Extrait cité
╔══

En prison, je croise la terre entière. Derrière les grilles, j'ai rencontré tellement de pays : la Chine, l'Algérie, le Vietnam, Hong Kong, les Philippines, la Suède, le Brésil, le Nigeria, le Cameroun... 
Ce grand large de la prison m'a fait entrer dans la profondeur commune de toute l'humanité : derrière les barreaux, on s'aperçoit finalement combien nous sommes tous de la même humanité."

 (p.57-60) : « Magdala est né lors d'un…  enterrement. Mêlée depuis six années à la vie de famille des démunis du quartier de Lille Sud avec la bibliothèque de rue et l'université populaire en quart-monde, je partageais leurs soucis quotidiens. Et je découvrais aussi l'un des drames profonds des familles pauvres : même leurs morts n'ont pas droit à un minimum de respect et de dignité. "On a une vie de chien, et on est enterré au petit matin, en quelques minutes, comme des chiens ! », me racontaient, écoeurées, ces femmes tellement tristes et impuissantes face à la réalité de leur vie.
C'est en assistant à l'enterrement bâclé d'une jeune femme de 27 ans que j'ai pris toute la mesure de cette blessure inhumaine.
Tout est effectivement terminé en quelques minutes. Même le temps de deuil est volé aux pauvres, si vite ignorés, si rapidement oubliés : « on ne vaut rien, jusque dans notre mort, on compte pour moins que rien », constatent les femmes, de retour du cimetière...
Quelle blessure bouleversante. Dans les quelques lignes d'un poème de douleur, j'ai jeté les mots de ma révolte : les cris des sans-voix et des sans-vie, le cri des rejetés à qui il fallait redonner leur dignité d'hommes et de femmes.
L'Eglise elle-même, à son tour, découvre combien la dignité des personnes indigentes était bafouée : les responsables paroissiaux avouent qu'ils n'avaient pas réalisé dans quelles conditions les pauvres étaient portés en terre. Et les familles démunies ne demandent jamais rien ! Puisqu'elles n'ont pas de quoi payer, elles n'ont droit à rien : l'enterrement, comme le reste, ce n'est pas pour elle. L’Eglise, c'est pour les riches ! 
La communauté Magdala est née de cet événement : qui que nous soyons, nous avons droit au respect. C'est une des intuitions de départ de Magdala qui, encore après le dernier souffle de vie, affirmait la dignité d'homme et de femmes, de fils et de fille de Dieu.  

 (p.61-62) « Quand nous avons fondé la communauté, le lundi de Pentecôte 1986, nous ne lui avons pas tout de suite donné un nom. Les personnes qui étaient là connaissaient, pour la plupart, la misère, ou l'avaient durement éprouvée. Ils étaient venus parce qu'ils avaient la conviction que la misère n'est pas une fatalité et ils savaient aussi qu'on ne peut pas s'en sortir tout seul. Créer la communauté, c'était rompre cet isolement si douloureux, essayer de se trouver des points communs, créer un début de vie commune, un espace et des temps communautaires. »

╚══

Consigne 1
Traduisez en anglais la phrase suivante de l'extrait sur la communauté Magdala : « C'est en assistant à l'enterrement bâclé d'une jeune femme de 27 ans que j'ai pris toute la mesure de cette blessure inhumaine. »

Données fournies
╔══

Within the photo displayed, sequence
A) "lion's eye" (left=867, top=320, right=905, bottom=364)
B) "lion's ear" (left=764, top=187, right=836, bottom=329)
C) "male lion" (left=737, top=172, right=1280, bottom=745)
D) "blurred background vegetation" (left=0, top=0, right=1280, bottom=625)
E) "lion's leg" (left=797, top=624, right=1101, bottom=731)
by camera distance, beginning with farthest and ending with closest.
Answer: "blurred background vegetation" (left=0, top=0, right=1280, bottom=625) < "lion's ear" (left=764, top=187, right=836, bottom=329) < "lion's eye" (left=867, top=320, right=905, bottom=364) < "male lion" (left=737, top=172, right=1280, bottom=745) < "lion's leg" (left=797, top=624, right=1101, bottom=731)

╚══

Consigne 2
Recopiez fidèlement l'ensemble des enregistrements fournis ci-dessus, sans y apporter la moindre modification.

Corrigé 1
It was while attending the botched burial of a 27-year-old young woman that I grasped the full extent of this inhuman wound.

Corrigé 2
Within the photo displayed, sequence
A) "lion's eye" (left=867, top=320, right=905, bottom=364)
B) "lion's ear" (left=764, top=187, right=836, bottom=329)
C) "male lion" (left=737, top=172, right=1280, bottom=745)
D) "blurred background vegetation" (left=0, top=0, right=1280, bottom=625)
E) "lion's leg" (left=797, top=624, right=1101, bottom=731)
by camera distance, beginning with farthest and ending with closest.
Answer: "blurred background vegetation" (left=0, top=0, right=1280, bottom=625) < "lion's ear" (left=764, top=187, right=836, bottom=329) < "lion's eye" (left=867, top=320, right=905, bottom=364) < "male lion" (left=737, top=172, right=1280, bottom=745) < "lion's leg" (left=797, top=624, right=1101, bottom=731)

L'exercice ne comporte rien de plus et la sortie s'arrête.